Source excerpt:
In [None]:
import sys
sys.path.append("../..")

import helper as hlp
import pandas as pd
import numpy as np

In [None]:
EPOCHS = 50
MAX_LEN = 30
N_CLASSES = 2
BATCH_SIZE = 64
LEARNING_RATE = 2e-5
NAME = 'mBert(bert)-combined'
MODEL_NAME = 'bert-base-multilingual-uncased'
dir = '../../../Dataset Statistics/dataset'
path = f'../saved_models/{NAME}'

In [None]:
train_df = pd.read_csv(f'{dir}/train.csv')
val_df = pd.read_csv(f'{dir}/val.csv')
test_df = pd.read_csv(f'{dir}/test.csv')

english_train_texts = train_df['english_text'].values
english_val_texts = val_df['english_text'].values
english_test_texts = test_df['english_text'].values

english_train_labels = train_df['class'].values
english_val_labels = val_df['class'].values
english_test_labels = test_df['class'].values

urdu_train_texts = train_df['urdu_text'].values
urdu_val_texts = val_df['urdu_text'].values
urdu_test_texts = test_df['urdu_text'].values

urdu_train_labels = train_df['class'].values
urdu_val_labels = val_df['class'].values
urdu_test_labels = test_df['class'].values

sindhi_train_texts = train_df['sindhi_text'].values
sindhi_val_texts = val_df['sindhi_text'].values
sindhi_test_texts = test_df['sindhi_text'].values

sindhi_train_labels = train_df['class'].values
sindhi_val_labels = val_df['class'].values
sindhi_test_labels = test_df['class'].values

english_train_texts = [hlp.preprocess_text(text, language="english") for text in english_train_texts]
english_val_texts = [hlp.preprocess_text(text, language="english") for text in english_val_texts]
english_test_texts = [hlp.preprocess_text(text, language="english") for text in english_test_texts]

urdu_train_texts = [hlp.preprocess_text(text, language="urdu") for text in urdu_train_texts]
urdu_val_texts = [hlp.preprocess_text(text, language="urdu") for text in urdu_val_texts]
urdu_test_texts = [hlp.preprocess_text(text, language="urdu") for text in urdu_test_texts]

sindhi_train_texts = [hlp.preprocess_text(text, language="sindhi") for text in sindhi_train_texts]
sindhi_val_texts = [hlp.preprocess_text(text, language="sindhi") for text in sindhi_val_texts]
sindhi_test_texts = [hlp.preprocess_text(text, language="sindhi") for text in sindhi_test_texts]

# Concatenate text arrays
train_texts = np.concatenate([english_train_texts, urdu_train_texts, sindhi_train_texts])
val_texts = np.concatenate([english_val_texts, urdu_val_texts, sindhi_val_texts])
test_texts = np.concatenate([english_test_texts, urdu_test_texts, sindhi_test_texts])

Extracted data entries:
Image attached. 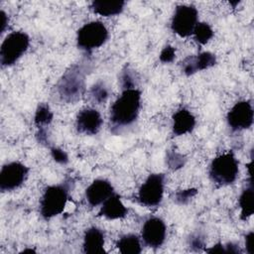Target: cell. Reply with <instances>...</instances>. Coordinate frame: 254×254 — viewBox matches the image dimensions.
<instances>
[{
  "label": "cell",
  "mask_w": 254,
  "mask_h": 254,
  "mask_svg": "<svg viewBox=\"0 0 254 254\" xmlns=\"http://www.w3.org/2000/svg\"><path fill=\"white\" fill-rule=\"evenodd\" d=\"M102 118L100 113L93 108H84L80 110L75 119V126L79 133L85 135H95L101 128Z\"/></svg>",
  "instance_id": "12"
},
{
  "label": "cell",
  "mask_w": 254,
  "mask_h": 254,
  "mask_svg": "<svg viewBox=\"0 0 254 254\" xmlns=\"http://www.w3.org/2000/svg\"><path fill=\"white\" fill-rule=\"evenodd\" d=\"M124 6V1H93L90 4V9L100 16L110 17L120 14Z\"/></svg>",
  "instance_id": "18"
},
{
  "label": "cell",
  "mask_w": 254,
  "mask_h": 254,
  "mask_svg": "<svg viewBox=\"0 0 254 254\" xmlns=\"http://www.w3.org/2000/svg\"><path fill=\"white\" fill-rule=\"evenodd\" d=\"M51 155L53 157V159L60 164H66L68 162V157L67 154L60 149V148H52L51 149Z\"/></svg>",
  "instance_id": "27"
},
{
  "label": "cell",
  "mask_w": 254,
  "mask_h": 254,
  "mask_svg": "<svg viewBox=\"0 0 254 254\" xmlns=\"http://www.w3.org/2000/svg\"><path fill=\"white\" fill-rule=\"evenodd\" d=\"M141 107V92L137 88L124 89L110 108V123L121 128L134 123Z\"/></svg>",
  "instance_id": "1"
},
{
  "label": "cell",
  "mask_w": 254,
  "mask_h": 254,
  "mask_svg": "<svg viewBox=\"0 0 254 254\" xmlns=\"http://www.w3.org/2000/svg\"><path fill=\"white\" fill-rule=\"evenodd\" d=\"M196 193H197V190L193 189V188L182 190L176 193L175 199L178 203L185 204V203H188Z\"/></svg>",
  "instance_id": "25"
},
{
  "label": "cell",
  "mask_w": 254,
  "mask_h": 254,
  "mask_svg": "<svg viewBox=\"0 0 254 254\" xmlns=\"http://www.w3.org/2000/svg\"><path fill=\"white\" fill-rule=\"evenodd\" d=\"M104 232L98 227H90L86 229L83 236V252L87 254L104 253Z\"/></svg>",
  "instance_id": "15"
},
{
  "label": "cell",
  "mask_w": 254,
  "mask_h": 254,
  "mask_svg": "<svg viewBox=\"0 0 254 254\" xmlns=\"http://www.w3.org/2000/svg\"><path fill=\"white\" fill-rule=\"evenodd\" d=\"M167 228L165 222L156 216L149 217L143 224L141 237L143 242L151 248H159L166 239Z\"/></svg>",
  "instance_id": "11"
},
{
  "label": "cell",
  "mask_w": 254,
  "mask_h": 254,
  "mask_svg": "<svg viewBox=\"0 0 254 254\" xmlns=\"http://www.w3.org/2000/svg\"><path fill=\"white\" fill-rule=\"evenodd\" d=\"M239 206H240V218L246 220L254 212V190L252 178L249 180V186L244 189L239 196Z\"/></svg>",
  "instance_id": "19"
},
{
  "label": "cell",
  "mask_w": 254,
  "mask_h": 254,
  "mask_svg": "<svg viewBox=\"0 0 254 254\" xmlns=\"http://www.w3.org/2000/svg\"><path fill=\"white\" fill-rule=\"evenodd\" d=\"M195 126V118L188 109H180L173 115V133L182 136L190 133Z\"/></svg>",
  "instance_id": "17"
},
{
  "label": "cell",
  "mask_w": 254,
  "mask_h": 254,
  "mask_svg": "<svg viewBox=\"0 0 254 254\" xmlns=\"http://www.w3.org/2000/svg\"><path fill=\"white\" fill-rule=\"evenodd\" d=\"M127 211L128 210L123 204L120 196L114 192L102 203L99 215L104 216L107 219H119L125 217Z\"/></svg>",
  "instance_id": "16"
},
{
  "label": "cell",
  "mask_w": 254,
  "mask_h": 254,
  "mask_svg": "<svg viewBox=\"0 0 254 254\" xmlns=\"http://www.w3.org/2000/svg\"><path fill=\"white\" fill-rule=\"evenodd\" d=\"M90 97L93 102H96L97 104L103 103L108 98V89L105 86V84L101 81L96 82L92 85L90 89Z\"/></svg>",
  "instance_id": "23"
},
{
  "label": "cell",
  "mask_w": 254,
  "mask_h": 254,
  "mask_svg": "<svg viewBox=\"0 0 254 254\" xmlns=\"http://www.w3.org/2000/svg\"><path fill=\"white\" fill-rule=\"evenodd\" d=\"M175 57H176L175 48L172 46H166L160 54V61L164 64H169L174 61Z\"/></svg>",
  "instance_id": "26"
},
{
  "label": "cell",
  "mask_w": 254,
  "mask_h": 254,
  "mask_svg": "<svg viewBox=\"0 0 254 254\" xmlns=\"http://www.w3.org/2000/svg\"><path fill=\"white\" fill-rule=\"evenodd\" d=\"M69 188L66 184L48 187L40 201V212L45 219H50L61 214L68 199Z\"/></svg>",
  "instance_id": "3"
},
{
  "label": "cell",
  "mask_w": 254,
  "mask_h": 254,
  "mask_svg": "<svg viewBox=\"0 0 254 254\" xmlns=\"http://www.w3.org/2000/svg\"><path fill=\"white\" fill-rule=\"evenodd\" d=\"M186 159L183 155L177 153L176 151H169L167 155V163L169 167L173 170H178L185 165Z\"/></svg>",
  "instance_id": "24"
},
{
  "label": "cell",
  "mask_w": 254,
  "mask_h": 254,
  "mask_svg": "<svg viewBox=\"0 0 254 254\" xmlns=\"http://www.w3.org/2000/svg\"><path fill=\"white\" fill-rule=\"evenodd\" d=\"M254 111L249 101L242 100L235 103L227 113V123L233 131L248 129L253 124Z\"/></svg>",
  "instance_id": "10"
},
{
  "label": "cell",
  "mask_w": 254,
  "mask_h": 254,
  "mask_svg": "<svg viewBox=\"0 0 254 254\" xmlns=\"http://www.w3.org/2000/svg\"><path fill=\"white\" fill-rule=\"evenodd\" d=\"M238 173V162L232 152L217 156L212 160L209 167L210 179L220 186H227L234 183Z\"/></svg>",
  "instance_id": "4"
},
{
  "label": "cell",
  "mask_w": 254,
  "mask_h": 254,
  "mask_svg": "<svg viewBox=\"0 0 254 254\" xmlns=\"http://www.w3.org/2000/svg\"><path fill=\"white\" fill-rule=\"evenodd\" d=\"M108 30L100 21H92L83 25L76 34L77 47L86 52L101 47L108 39Z\"/></svg>",
  "instance_id": "6"
},
{
  "label": "cell",
  "mask_w": 254,
  "mask_h": 254,
  "mask_svg": "<svg viewBox=\"0 0 254 254\" xmlns=\"http://www.w3.org/2000/svg\"><path fill=\"white\" fill-rule=\"evenodd\" d=\"M53 113L49 107V105L45 103H41L35 113L34 122L38 127H43V125H48L52 122Z\"/></svg>",
  "instance_id": "22"
},
{
  "label": "cell",
  "mask_w": 254,
  "mask_h": 254,
  "mask_svg": "<svg viewBox=\"0 0 254 254\" xmlns=\"http://www.w3.org/2000/svg\"><path fill=\"white\" fill-rule=\"evenodd\" d=\"M224 247H225V253H233V254L241 253V249L239 248V246L232 242L225 244Z\"/></svg>",
  "instance_id": "30"
},
{
  "label": "cell",
  "mask_w": 254,
  "mask_h": 254,
  "mask_svg": "<svg viewBox=\"0 0 254 254\" xmlns=\"http://www.w3.org/2000/svg\"><path fill=\"white\" fill-rule=\"evenodd\" d=\"M118 250L122 254H139L142 251L140 238L136 234H125L116 243Z\"/></svg>",
  "instance_id": "20"
},
{
  "label": "cell",
  "mask_w": 254,
  "mask_h": 254,
  "mask_svg": "<svg viewBox=\"0 0 254 254\" xmlns=\"http://www.w3.org/2000/svg\"><path fill=\"white\" fill-rule=\"evenodd\" d=\"M183 71L186 75H191L198 70H204L216 64V57L209 53L203 52L196 57H189L183 63Z\"/></svg>",
  "instance_id": "14"
},
{
  "label": "cell",
  "mask_w": 254,
  "mask_h": 254,
  "mask_svg": "<svg viewBox=\"0 0 254 254\" xmlns=\"http://www.w3.org/2000/svg\"><path fill=\"white\" fill-rule=\"evenodd\" d=\"M197 10L190 5H179L177 6L172 22L171 28L174 33L182 38L192 35V32L197 24Z\"/></svg>",
  "instance_id": "8"
},
{
  "label": "cell",
  "mask_w": 254,
  "mask_h": 254,
  "mask_svg": "<svg viewBox=\"0 0 254 254\" xmlns=\"http://www.w3.org/2000/svg\"><path fill=\"white\" fill-rule=\"evenodd\" d=\"M114 193L111 183L105 179L93 181L85 190V197L91 206L102 204L110 195Z\"/></svg>",
  "instance_id": "13"
},
{
  "label": "cell",
  "mask_w": 254,
  "mask_h": 254,
  "mask_svg": "<svg viewBox=\"0 0 254 254\" xmlns=\"http://www.w3.org/2000/svg\"><path fill=\"white\" fill-rule=\"evenodd\" d=\"M192 35L194 37L195 42H197L200 45H204L213 37V31L207 23L201 22L196 24L192 32Z\"/></svg>",
  "instance_id": "21"
},
{
  "label": "cell",
  "mask_w": 254,
  "mask_h": 254,
  "mask_svg": "<svg viewBox=\"0 0 254 254\" xmlns=\"http://www.w3.org/2000/svg\"><path fill=\"white\" fill-rule=\"evenodd\" d=\"M0 18H1V33H3L5 31L6 25L8 23V17H7V15H6V13L4 11H1Z\"/></svg>",
  "instance_id": "32"
},
{
  "label": "cell",
  "mask_w": 254,
  "mask_h": 254,
  "mask_svg": "<svg viewBox=\"0 0 254 254\" xmlns=\"http://www.w3.org/2000/svg\"><path fill=\"white\" fill-rule=\"evenodd\" d=\"M85 89V74L83 69L74 64L70 66L58 82L60 96L65 102H75L83 95Z\"/></svg>",
  "instance_id": "2"
},
{
  "label": "cell",
  "mask_w": 254,
  "mask_h": 254,
  "mask_svg": "<svg viewBox=\"0 0 254 254\" xmlns=\"http://www.w3.org/2000/svg\"><path fill=\"white\" fill-rule=\"evenodd\" d=\"M190 245L191 248H193L195 250H199L200 248H202L204 246L203 238H201L200 235H193L190 239Z\"/></svg>",
  "instance_id": "28"
},
{
  "label": "cell",
  "mask_w": 254,
  "mask_h": 254,
  "mask_svg": "<svg viewBox=\"0 0 254 254\" xmlns=\"http://www.w3.org/2000/svg\"><path fill=\"white\" fill-rule=\"evenodd\" d=\"M205 251L208 253H225V247L222 243H216L211 248L205 249Z\"/></svg>",
  "instance_id": "31"
},
{
  "label": "cell",
  "mask_w": 254,
  "mask_h": 254,
  "mask_svg": "<svg viewBox=\"0 0 254 254\" xmlns=\"http://www.w3.org/2000/svg\"><path fill=\"white\" fill-rule=\"evenodd\" d=\"M26 252H34V250H32V249H26V250H23V253H26Z\"/></svg>",
  "instance_id": "33"
},
{
  "label": "cell",
  "mask_w": 254,
  "mask_h": 254,
  "mask_svg": "<svg viewBox=\"0 0 254 254\" xmlns=\"http://www.w3.org/2000/svg\"><path fill=\"white\" fill-rule=\"evenodd\" d=\"M28 173V167L20 162L5 164L0 171V190L11 191L18 189L25 182Z\"/></svg>",
  "instance_id": "9"
},
{
  "label": "cell",
  "mask_w": 254,
  "mask_h": 254,
  "mask_svg": "<svg viewBox=\"0 0 254 254\" xmlns=\"http://www.w3.org/2000/svg\"><path fill=\"white\" fill-rule=\"evenodd\" d=\"M253 245H254V233L253 231H250L245 236V248L249 254L253 253V249H254Z\"/></svg>",
  "instance_id": "29"
},
{
  "label": "cell",
  "mask_w": 254,
  "mask_h": 254,
  "mask_svg": "<svg viewBox=\"0 0 254 254\" xmlns=\"http://www.w3.org/2000/svg\"><path fill=\"white\" fill-rule=\"evenodd\" d=\"M30 38L25 32L10 33L0 48V63L2 66L13 65L28 50Z\"/></svg>",
  "instance_id": "5"
},
{
  "label": "cell",
  "mask_w": 254,
  "mask_h": 254,
  "mask_svg": "<svg viewBox=\"0 0 254 254\" xmlns=\"http://www.w3.org/2000/svg\"><path fill=\"white\" fill-rule=\"evenodd\" d=\"M165 176L152 174L141 185L138 190V200L145 206H157L161 203L164 194Z\"/></svg>",
  "instance_id": "7"
}]
</instances>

Exercise set:
[1] Which pretrained model name does the multilingual BERT notebook assign to MODEL_NAME?
[2] Proceed with the multilingual BERT notebook, continuing its code after the last line shown.

Answers to the tasks:
[1] bert-base-multilingual-uncased

[2]
# Concatenate label arrays
train_labels = np.concatenate([english_train_labels, urdu_train_labels, sindhi_train_labels])
val_labels = np.concatenate([english_val_labels, urdu_val_labels, sindhi_val_labels])
test_labels = np.concatenate([english_test_labels, urdu_test_labels, sindhi_test_labels])

In [None]:
#shuffle data
train_texts, train_labels = hlp.shuffle_data(train_texts, train_labels)
val_texts, val_labels = hlp.shuffle_data(val_texts, val_labels)
test_texts, test_labels = hlp.shuffle_data(test_texts, test_labels)

In [None]:
#show 5 values along with their labels
for i in range(5):
    print(train_texts[i], train_labels[i])

In [None]:
## mbert model and tokenizer
import torch
from transformers import BertTokenizer, BertForSequenceClassification

device = torch.device('cuda' if torch.cuda.is_available() else 'cpu')
tokenizer = BertTokenizer.from_pretrained(MODEL_NAME)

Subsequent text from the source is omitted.